* _Text provided_
= Beginning of Section =

Sixty-four different possible score
combinations were discussed and analyzed by the group, and a performance level
identified by consensus for each. Decisions were based on reasoned perceptions
of what each score combination revealed about the student’s performance, and the
relative position of that performance level within the hierarchy of other
levels. It was easier to analyze and assign performance levels beginning with
the lowest and highest levels, then working toward the middle. In the end, the
group was able to define and categorize all score combinations. The model was
tested using various arbitrary score combinations to check that the defined
performance level made sense, given the student’s scores, and that scores were
appropriately scaled relative to adjacent scores.
An analysis of several arbitrary score
combinations reveals, for example, that a student who scores LC=3, DSC=2, and
Ind=3 according to the MCAS-Alt scoring rubric, is a student who is working on
modified (or "expanded") learning standards, who demonstrates 26-50% accuracy,
and who needs assistance 51-75% of the time during standards-based activities
(Massachusetts Department of Education, 2001). From this information, the
student would appear to be performing above the definition of Awareness
in this content area, but not yet at Progressing, in which the
student would perform the skills and demonstrate the knowledge with greater
independence and accuracy. Since this student is somewhere between the
Awareness and Progressing
performance levels, we can say with relative confidence that the student is at
the Emerging
level. Another student who hypothetically scored LC=3, DSC=3, Ind=4 is also
working on modified standards, but performs with a sufficiently high rate of
accuracy and independence to be placed in the Progressing performance
level. He or she is probably ready to attempt even more challenging tasks,
skills, and concepts in the coming year, since the data suggest he or she has
mastered skills and content in the current portfolio. Figure 3 shows the
complete analytical rubric for determining performance levels in each portfolio
strand.
Figure 3. Analytical Rubric for Determining
Performance Levels in Each Portfolio Strand
Calculating the Overall Performance Level
Once performance levels are determined for
each of three required portfolio strands in the content area, based on the
analytical rubric shown in Figure 3, these are averaged and rounded to the
nearest whole number to determine the overall performance level in that subject.
To calculate the average of three performance levels, consecutive numerical
values are given to each performance level, as follows: Awareness
= 1, Emerging = 2, Progressing = 3, Needs Improvement = 4,
etc. Figure 4 shows how different combinations are averaged to yield a final
performance level.

= End of Section =

* _Assigned task_
Rewrite the text on portfolio performance levels from "Sixty-four different possible" to "to adjacent scores.", putting "panel" in place of "group".

[Records excerpted from a collection]
= Beginning of Section =

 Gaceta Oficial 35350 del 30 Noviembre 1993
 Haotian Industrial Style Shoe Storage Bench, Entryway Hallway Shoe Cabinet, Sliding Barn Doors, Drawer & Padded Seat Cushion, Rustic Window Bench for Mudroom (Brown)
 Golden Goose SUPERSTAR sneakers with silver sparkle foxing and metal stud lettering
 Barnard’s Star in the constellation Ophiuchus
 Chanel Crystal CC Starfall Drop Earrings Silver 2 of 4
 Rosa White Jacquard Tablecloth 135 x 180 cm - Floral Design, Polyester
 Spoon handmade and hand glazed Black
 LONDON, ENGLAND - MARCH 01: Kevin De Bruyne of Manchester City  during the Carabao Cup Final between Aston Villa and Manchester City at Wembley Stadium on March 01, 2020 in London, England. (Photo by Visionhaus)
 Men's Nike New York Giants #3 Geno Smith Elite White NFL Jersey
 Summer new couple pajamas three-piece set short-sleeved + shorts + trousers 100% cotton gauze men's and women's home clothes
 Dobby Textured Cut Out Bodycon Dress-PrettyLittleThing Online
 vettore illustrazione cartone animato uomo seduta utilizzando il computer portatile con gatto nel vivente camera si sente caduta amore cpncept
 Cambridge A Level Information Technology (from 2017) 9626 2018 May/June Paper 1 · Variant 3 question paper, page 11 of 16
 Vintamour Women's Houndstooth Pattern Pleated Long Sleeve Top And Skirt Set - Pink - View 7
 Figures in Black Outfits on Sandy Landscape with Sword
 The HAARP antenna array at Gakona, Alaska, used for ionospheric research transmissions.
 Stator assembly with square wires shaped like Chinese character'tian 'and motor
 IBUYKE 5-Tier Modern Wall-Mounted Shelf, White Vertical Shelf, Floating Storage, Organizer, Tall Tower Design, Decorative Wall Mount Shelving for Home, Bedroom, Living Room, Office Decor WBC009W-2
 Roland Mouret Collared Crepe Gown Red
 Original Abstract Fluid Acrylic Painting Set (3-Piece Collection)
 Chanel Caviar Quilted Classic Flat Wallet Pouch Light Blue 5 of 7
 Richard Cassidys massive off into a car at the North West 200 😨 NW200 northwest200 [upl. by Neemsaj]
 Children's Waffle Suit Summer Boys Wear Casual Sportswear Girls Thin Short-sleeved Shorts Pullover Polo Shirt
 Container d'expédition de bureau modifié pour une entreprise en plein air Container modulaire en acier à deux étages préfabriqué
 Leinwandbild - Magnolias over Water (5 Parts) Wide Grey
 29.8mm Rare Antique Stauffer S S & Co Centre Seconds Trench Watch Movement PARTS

= End of Section =

* _Problem solution_
Sixty-four different possible score
combinations were discussed and analyzed by the panel, and a performance level
identified by consensus for each. Decisions were based on reasoned perceptions
of what each score combination revealed about the student’s performance, and the
relative position of that performance level within the hierarchy of other
levels. It was easier to analyze and assign performance levels beginning with
the lowest and highest levels, then working toward the middle. In the end, the
panel was able to define and categorize all score combinations. The model was
tested using various arbitrary score combinations to check that the defined
performance level made sense, given the student’s scores, and that scores were
appropriately scaled relative to adjacent scores.